Elana Fertig (School of Medicine)
Date: Monday, March 10, 2025
Time: 4:15 PM
Place: MATH 3206 (Colloquium Room)
Speaker: Elana Fertig (School of Medicine)
Title: Forecasting carcinogenesis
Abstract: This talk presents a hybrid mathematical modeling and bioinformatics strategy to uncover interactions between neoplastic cells and the microenvironment during carcinogenesis and therapeutic response. As pancreatic cancer develops, it forms a complex microenvironment of multiple interacting cells. The microenvironment of advanced cancer includes a dense composition of cells, such as macrophages and fibroblasts, that are associated with immunosuppression. New single-cell and spatial molecular profiling technologies enable unprecedented characterization of the cellular and molecular composition of the microenvironment. These technologies provide the potential to identify candidate therapeutics to intercept immunosuppression. Inventing new mathematical approaches in computational biology are essential to uncover mechanistic insights from high-throughput data for these precision interception strategies. Here, we demonstrate how converging technology development, machine learning, and mathematical modeling can relate the tumor microenvironment to carcinogenesis and therapeutic response. Combining genomics with mathematical modeling provides a forecast system that can yield computational predictions to anticipate when and how the cancer is progressing for therapeutic selection. This mathematical forecast system will empower a new predictive oncology paradigm, which selects therapeutics to intercept the pathways that would otherwise cause future cancer progression.

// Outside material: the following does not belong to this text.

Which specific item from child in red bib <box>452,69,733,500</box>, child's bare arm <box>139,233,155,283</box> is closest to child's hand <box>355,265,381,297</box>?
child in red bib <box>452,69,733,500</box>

Haizhao Yang (Mathematics)
Date: Monday, March 31, 2025
Time: 4:15 PM
Place: MATH 3206 (Colloquium Room)
Speaker: Haizhao Yang (Mathematics)
Title: Finite Expression Method: A Symbolic Approach for Scientific Machine Learning
Abstract: Machine learning has revolutionized computational science and engineering with impressive breakthroughs, e.g., making the efficient solution of high-dimensional computational tasks feasible and advancing domain knowledge via scientific data mining. This leads to an emerging field called scientific machine learning. In this talk, we introduce a new method for a symbolic approach to solving scientific machine learning problems. This method seeks interpretable learning outcomes via combinatorial optimization in the space of functions with finitely many analytic expressions and, hence, this methodology is named the finite expression method (FEX). It is proved in approximation theory that FEX can efficiently learn high-dimensional complex functions. As a proof of concept, a deep reinforcement learning method is proposed to implement FEX for learning the solution of high-dimensional PDEs and learning the governing equations of raw data.